The same people clamoring for radical transparency and getting everyone to open their barns for public viewing are the same ones who seemingly see abuse in the most benign of situations. I’m of the opinion that these people really don’t want anyone doing anything with horses beyond trick training with carrots.
Consider that there are those who very much enjoy proper riding and training as well as being adamantly against unethical riding and training.
Very good question, I was wondering about it as well!
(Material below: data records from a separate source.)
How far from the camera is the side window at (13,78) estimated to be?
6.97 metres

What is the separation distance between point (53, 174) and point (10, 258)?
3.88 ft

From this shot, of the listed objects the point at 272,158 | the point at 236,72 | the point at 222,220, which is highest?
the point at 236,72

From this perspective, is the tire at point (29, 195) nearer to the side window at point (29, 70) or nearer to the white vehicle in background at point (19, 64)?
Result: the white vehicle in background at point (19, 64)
You keep them an even length and then use your body or the lunge whip, to encourage the horse to stretch into the outside rein. When it finds the correct bend/balance, the inside rein will release tension - inside leg to outside rein. Are then an ideal tool? Probably not, but they are useful in small amounts for some situations - a great example is for lunge line lessons.
I switch up what I lunge in. Side reins, Vienna reins, chambon, super loose neck stretcher. They all work different muscles, do different things.
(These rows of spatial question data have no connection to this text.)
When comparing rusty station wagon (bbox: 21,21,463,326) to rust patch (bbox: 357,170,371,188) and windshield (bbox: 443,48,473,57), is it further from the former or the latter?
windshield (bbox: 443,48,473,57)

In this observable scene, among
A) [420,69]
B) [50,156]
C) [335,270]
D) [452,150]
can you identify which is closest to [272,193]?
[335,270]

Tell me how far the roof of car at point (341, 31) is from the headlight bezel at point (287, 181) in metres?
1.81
Watching my new Grundy pony go around with her head and neck way inverted because that’s how she was ridden, I’m already contemplating which one she’s going to go in first, to begin building the correct muscles. She’s 3 so I have a LOT of time to work on getting there.
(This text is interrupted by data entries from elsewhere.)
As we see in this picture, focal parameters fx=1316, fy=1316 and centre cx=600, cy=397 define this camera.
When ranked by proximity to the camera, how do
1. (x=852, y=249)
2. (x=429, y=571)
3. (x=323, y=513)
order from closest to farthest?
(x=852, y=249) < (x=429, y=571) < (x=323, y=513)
There’s a place for nearly every tool, even draws. Some have very limited applications, severe cases, whatever. But outside of something that is outright designed to cause pain (bits with points, nosebands with tacks, etc), somewhere there is a place for it - a horse who needs that tool, even for a moment, to bring on a light bulb moment that allows for the tool to be removed.
Eta: in a nutshell - never say never. Horses have a way of humbling you.
Re: sidereins of equal length on a circle. There are two schools of thought on this.
- Make the inside rein one hole shorter to encourage bend.
- Keep the side reins of equal length because a shorter inside rein doesn’t encourage bend through the body so much as it teaches the horse to tilt the head and brace that side of its jaw, esp. in upward transitions when a horse’s natural tendency is to raise the head. This leads to tension up through the poll and the rest of the neck and even into the rest of the body.
I was originally taught the first technique and used that for some years, but then read something by a biomechanics expert that changed my mind - and actually confirmed what I had been noticing in many horses (a clenched jaw and slight sideways tilt to the head).
Edited to add that the first technique has been around for hundreds of years and my understanding that it is/was used/taught at SRS, Cadre Noir, etc. The second technique is more recent and was based on actual scientific studies of biomechanics.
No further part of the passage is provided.